**The exercise**
All of the listing below must be repeated word for word. Pictures are the only thing to omit.

Begin Source data

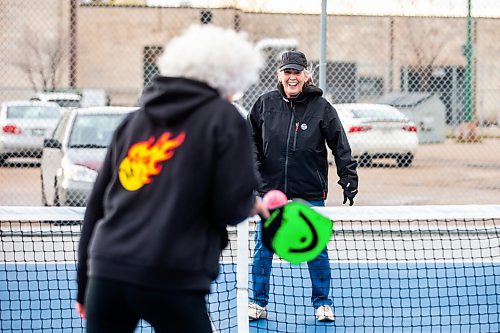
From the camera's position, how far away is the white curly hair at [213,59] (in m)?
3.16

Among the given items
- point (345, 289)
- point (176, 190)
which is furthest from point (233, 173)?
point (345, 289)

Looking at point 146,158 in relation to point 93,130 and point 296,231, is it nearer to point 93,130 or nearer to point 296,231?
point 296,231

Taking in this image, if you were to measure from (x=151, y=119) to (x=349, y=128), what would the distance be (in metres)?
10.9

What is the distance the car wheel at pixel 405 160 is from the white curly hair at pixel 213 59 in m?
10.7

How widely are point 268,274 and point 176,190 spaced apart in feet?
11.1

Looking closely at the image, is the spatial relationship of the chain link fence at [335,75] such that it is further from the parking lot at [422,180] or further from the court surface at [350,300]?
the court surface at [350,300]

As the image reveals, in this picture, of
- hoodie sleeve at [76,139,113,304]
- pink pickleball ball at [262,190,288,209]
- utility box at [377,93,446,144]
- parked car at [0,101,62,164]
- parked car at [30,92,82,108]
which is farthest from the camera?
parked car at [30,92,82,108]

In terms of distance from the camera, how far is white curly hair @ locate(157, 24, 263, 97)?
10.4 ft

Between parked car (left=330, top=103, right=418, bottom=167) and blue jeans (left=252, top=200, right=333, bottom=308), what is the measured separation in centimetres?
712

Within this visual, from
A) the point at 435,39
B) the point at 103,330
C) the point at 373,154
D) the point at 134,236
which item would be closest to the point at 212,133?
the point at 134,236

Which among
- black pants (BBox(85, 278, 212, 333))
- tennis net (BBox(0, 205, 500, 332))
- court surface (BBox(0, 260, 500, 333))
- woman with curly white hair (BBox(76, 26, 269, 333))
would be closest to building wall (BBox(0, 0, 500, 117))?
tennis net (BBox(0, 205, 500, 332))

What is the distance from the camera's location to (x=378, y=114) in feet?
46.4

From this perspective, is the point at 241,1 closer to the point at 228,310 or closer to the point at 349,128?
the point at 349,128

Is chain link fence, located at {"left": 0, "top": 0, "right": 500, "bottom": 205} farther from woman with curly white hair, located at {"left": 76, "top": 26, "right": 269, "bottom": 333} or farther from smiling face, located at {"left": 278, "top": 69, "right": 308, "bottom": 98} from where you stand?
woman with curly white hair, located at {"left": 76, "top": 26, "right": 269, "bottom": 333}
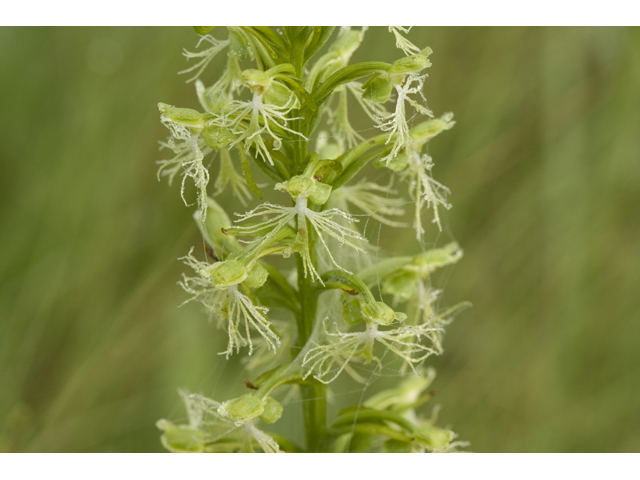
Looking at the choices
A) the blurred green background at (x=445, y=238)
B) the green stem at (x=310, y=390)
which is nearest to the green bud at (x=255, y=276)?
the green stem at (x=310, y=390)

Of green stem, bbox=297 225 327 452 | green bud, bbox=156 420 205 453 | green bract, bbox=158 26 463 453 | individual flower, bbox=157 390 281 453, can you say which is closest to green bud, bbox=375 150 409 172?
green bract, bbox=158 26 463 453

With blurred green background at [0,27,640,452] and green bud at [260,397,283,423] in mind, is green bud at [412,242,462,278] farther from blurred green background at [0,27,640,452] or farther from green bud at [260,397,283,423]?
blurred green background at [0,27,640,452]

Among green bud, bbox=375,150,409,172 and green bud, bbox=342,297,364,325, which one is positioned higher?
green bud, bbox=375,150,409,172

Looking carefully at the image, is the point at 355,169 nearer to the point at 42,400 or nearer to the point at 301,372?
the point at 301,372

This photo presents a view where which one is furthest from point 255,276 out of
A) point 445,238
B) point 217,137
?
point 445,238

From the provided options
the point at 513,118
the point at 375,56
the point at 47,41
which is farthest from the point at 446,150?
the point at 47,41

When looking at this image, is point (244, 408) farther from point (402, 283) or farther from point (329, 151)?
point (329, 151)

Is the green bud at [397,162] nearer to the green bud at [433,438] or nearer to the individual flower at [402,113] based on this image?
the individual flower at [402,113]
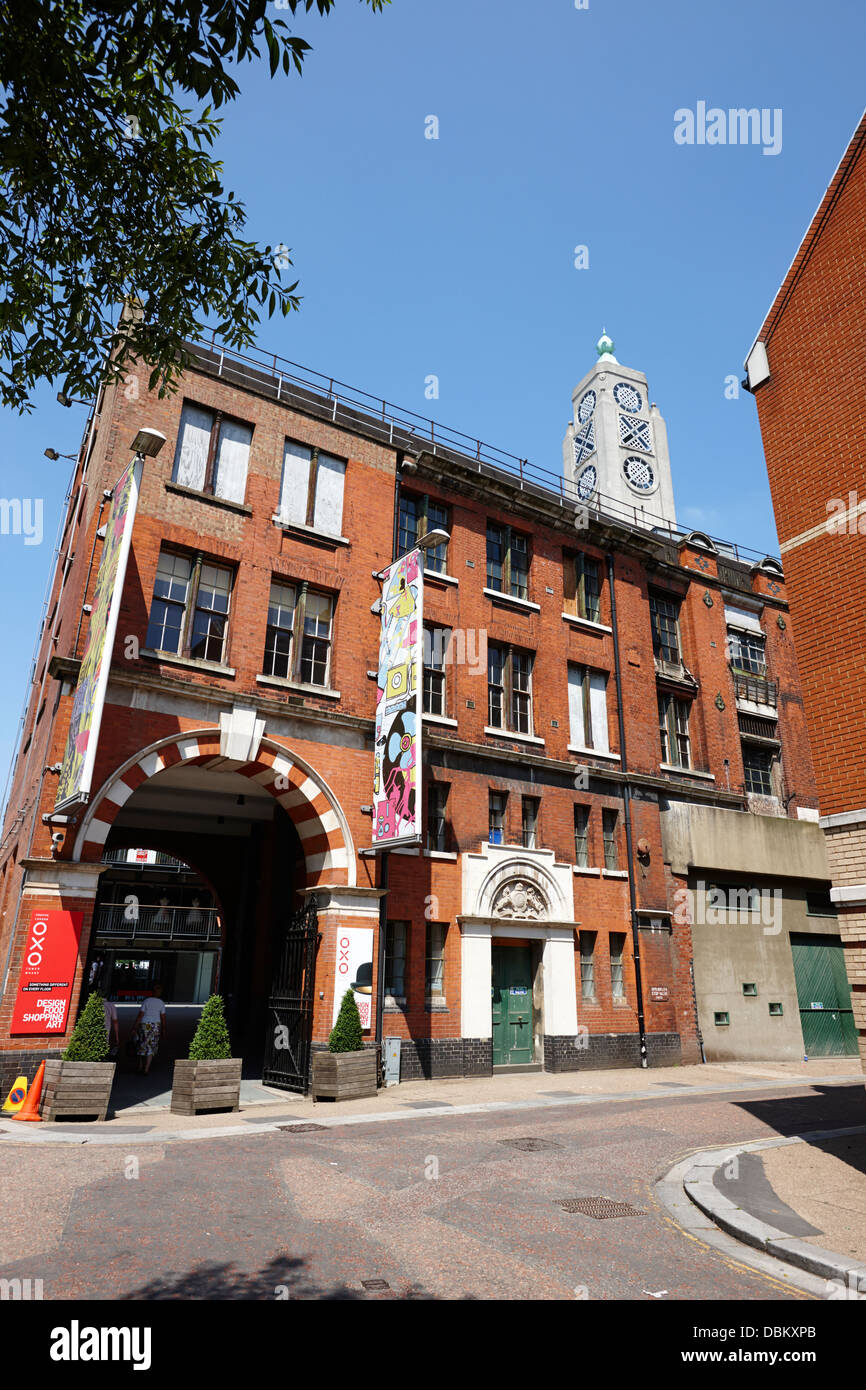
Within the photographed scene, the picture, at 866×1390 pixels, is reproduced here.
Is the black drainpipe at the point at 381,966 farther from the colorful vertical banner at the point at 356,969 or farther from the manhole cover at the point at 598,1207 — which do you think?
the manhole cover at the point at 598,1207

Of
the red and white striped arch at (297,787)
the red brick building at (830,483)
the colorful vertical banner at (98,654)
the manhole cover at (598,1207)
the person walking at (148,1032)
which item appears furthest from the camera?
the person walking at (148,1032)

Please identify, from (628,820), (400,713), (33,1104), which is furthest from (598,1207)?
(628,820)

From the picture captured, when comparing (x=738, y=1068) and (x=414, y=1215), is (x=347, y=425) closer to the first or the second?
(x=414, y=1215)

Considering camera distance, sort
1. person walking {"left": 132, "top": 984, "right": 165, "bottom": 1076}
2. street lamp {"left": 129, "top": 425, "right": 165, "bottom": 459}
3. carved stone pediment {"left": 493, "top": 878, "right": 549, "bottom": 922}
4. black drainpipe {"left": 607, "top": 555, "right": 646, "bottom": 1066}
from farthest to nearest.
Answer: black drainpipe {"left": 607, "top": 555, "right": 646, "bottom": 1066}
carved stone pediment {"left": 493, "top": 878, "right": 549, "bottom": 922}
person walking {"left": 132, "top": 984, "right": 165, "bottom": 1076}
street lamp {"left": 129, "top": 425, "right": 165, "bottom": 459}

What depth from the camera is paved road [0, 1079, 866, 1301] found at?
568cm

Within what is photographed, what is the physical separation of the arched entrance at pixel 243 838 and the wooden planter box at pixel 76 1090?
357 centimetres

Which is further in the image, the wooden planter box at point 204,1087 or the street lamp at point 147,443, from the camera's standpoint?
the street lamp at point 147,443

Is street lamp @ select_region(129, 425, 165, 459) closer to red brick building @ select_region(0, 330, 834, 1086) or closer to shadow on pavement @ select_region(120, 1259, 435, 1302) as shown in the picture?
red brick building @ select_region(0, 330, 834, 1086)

End Source data

**Right answer**
From the camera's position, how far away is the white curly hair at [213,59] (in m)?
3.16

Among the given items
- point (345, 289)
- point (176, 190)
which is furthest from point (233, 173)?
point (345, 289)

Looking at point 146,158 in relation to point 93,130 and point 296,231, is it nearer to point 93,130 or nearer to point 296,231?
point 296,231

Taking in this image, if you were to measure from (x=151, y=119) to (x=349, y=128), what would the distance be (in metres)?
10.9

What is the distance the car wheel at pixel 405 160 is from the white curly hair at pixel 213 59 in m?
10.7

How widely are point 268,274 and point 176,190 spaced apart in feet?
11.1

Looking closely at the image, is the spatial relationship of the chain link fence at [335,75] such that it is further from the parking lot at [422,180] or further from the court surface at [350,300]?
the court surface at [350,300]

As the image reveals, in this picture, of
- hoodie sleeve at [76,139,113,304]
- pink pickleball ball at [262,190,288,209]
- utility box at [377,93,446,144]
- parked car at [0,101,62,164]
- parked car at [30,92,82,108]
which is farthest from the camera?
parked car at [30,92,82,108]

In terms of distance from the camera, how far is white curly hair @ locate(157, 24, 263, 97)?
10.4 ft

Between parked car (left=330, top=103, right=418, bottom=167) and blue jeans (left=252, top=200, right=333, bottom=308), what is the measured separation in centimetres?
712

Within this visual, from
A) the point at 435,39
B) the point at 103,330
C) the point at 373,154
D) the point at 134,236
which item would be closest to the point at 212,133?
the point at 134,236

Which among
- black pants (BBox(85, 278, 212, 333))
- tennis net (BBox(0, 205, 500, 332))
- court surface (BBox(0, 260, 500, 333))
- woman with curly white hair (BBox(76, 26, 269, 333))
would be closest to building wall (BBox(0, 0, 500, 117))?
tennis net (BBox(0, 205, 500, 332))

What is the distance from the camera's location to (x=378, y=114) in feet?
46.4

From this perspective, is the point at 241,1 closer to the point at 228,310 or closer to the point at 349,128?
the point at 349,128

Is chain link fence, located at {"left": 0, "top": 0, "right": 500, "bottom": 205} farther from woman with curly white hair, located at {"left": 76, "top": 26, "right": 269, "bottom": 333} or farther from smiling face, located at {"left": 278, "top": 69, "right": 308, "bottom": 98} from where you stand?
woman with curly white hair, located at {"left": 76, "top": 26, "right": 269, "bottom": 333}
Looking at the choices
A) the blurred green background at (x=445, y=238)
B) the green stem at (x=310, y=390)
which is nearest to the green bud at (x=255, y=276)?
the green stem at (x=310, y=390)

Of green stem, bbox=297 225 327 452 | green bud, bbox=156 420 205 453 | green bract, bbox=158 26 463 453 | individual flower, bbox=157 390 281 453, can you say which is closest to green bud, bbox=375 150 409 172?
green bract, bbox=158 26 463 453

With blurred green background at [0,27,640,452] and green bud at [260,397,283,423] in mind, is green bud at [412,242,462,278] farther from blurred green background at [0,27,640,452] or farther from green bud at [260,397,283,423]?
blurred green background at [0,27,640,452]

Among green bud, bbox=375,150,409,172 and green bud, bbox=342,297,364,325, which one is positioned higher?
green bud, bbox=375,150,409,172

Looking carefully at the image, is the point at 355,169 nearer to the point at 42,400 or nearer to the point at 301,372?
the point at 301,372

This photo presents a view where which one is furthest from point 255,276 out of
A) point 445,238
B) point 217,137
?
point 445,238

From the provided options
the point at 513,118
the point at 375,56
the point at 47,41
which is farthest from the point at 446,150?
the point at 47,41

When looking at this image, is point (244, 408) farther from point (402, 283) or farther from point (329, 151)?
point (329, 151)

Is the green bud at [397,162] nearer to the green bud at [433,438] or nearer to the individual flower at [402,113] based on this image?
the individual flower at [402,113]
Within the photographed scene, the picture, at 866×1390 pixels, is reproduced here.
Is the black drainpipe at the point at 381,966 farther from the colorful vertical banner at the point at 356,969 or farther from the manhole cover at the point at 598,1207 — which do you think?
the manhole cover at the point at 598,1207

Of
the red and white striped arch at (297,787)
the red brick building at (830,483)
the colorful vertical banner at (98,654)
the manhole cover at (598,1207)
the person walking at (148,1032)
which item appears furthest from the camera?
the person walking at (148,1032)

Please identify, from (628,820), (400,713), (33,1104), which is furthest from (598,1207)?
(628,820)

From the picture captured, when comparing (x=738, y=1068) and (x=414, y=1215), is (x=347, y=425) closer to the first or the second?
(x=414, y=1215)

Considering camera distance, sort
1. person walking {"left": 132, "top": 984, "right": 165, "bottom": 1076}
2. street lamp {"left": 129, "top": 425, "right": 165, "bottom": 459}
3. carved stone pediment {"left": 493, "top": 878, "right": 549, "bottom": 922}
4. black drainpipe {"left": 607, "top": 555, "right": 646, "bottom": 1066}
from farthest to nearest.
Answer: black drainpipe {"left": 607, "top": 555, "right": 646, "bottom": 1066}
carved stone pediment {"left": 493, "top": 878, "right": 549, "bottom": 922}
person walking {"left": 132, "top": 984, "right": 165, "bottom": 1076}
street lamp {"left": 129, "top": 425, "right": 165, "bottom": 459}

What depth from the camera is paved road [0, 1079, 866, 1301] found at?
568cm

Within what is photographed, what is the physical separation of the arched entrance at pixel 243 838 and the wooden planter box at pixel 76 1090?
357 centimetres

Which is further in the image, the wooden planter box at point 204,1087 or the street lamp at point 147,443, from the camera's standpoint?
the street lamp at point 147,443

Is street lamp @ select_region(129, 425, 165, 459) closer to red brick building @ select_region(0, 330, 834, 1086) or closer to shadow on pavement @ select_region(120, 1259, 435, 1302) as shown in the picture?
red brick building @ select_region(0, 330, 834, 1086)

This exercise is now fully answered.